> Data lines
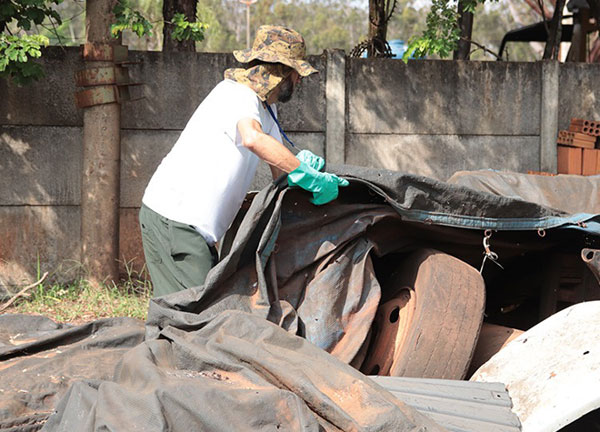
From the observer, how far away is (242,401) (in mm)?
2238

...

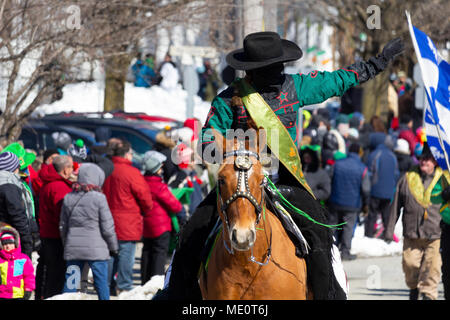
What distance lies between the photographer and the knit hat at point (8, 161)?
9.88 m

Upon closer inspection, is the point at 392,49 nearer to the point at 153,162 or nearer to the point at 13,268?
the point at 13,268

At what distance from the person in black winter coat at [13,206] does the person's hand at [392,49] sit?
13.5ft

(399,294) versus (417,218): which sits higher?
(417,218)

> Exercise details
Gather each line of the material above that contains the word "distance" and copy those lines out. Case counts, so only lines with that exact capitalization qualify.

> Exercise output
What distance lies between the photographer and the knit hat at point (8, 161)?
At what distance from the person in black winter coat at [13,206] does the person's hand at [392,49] sit?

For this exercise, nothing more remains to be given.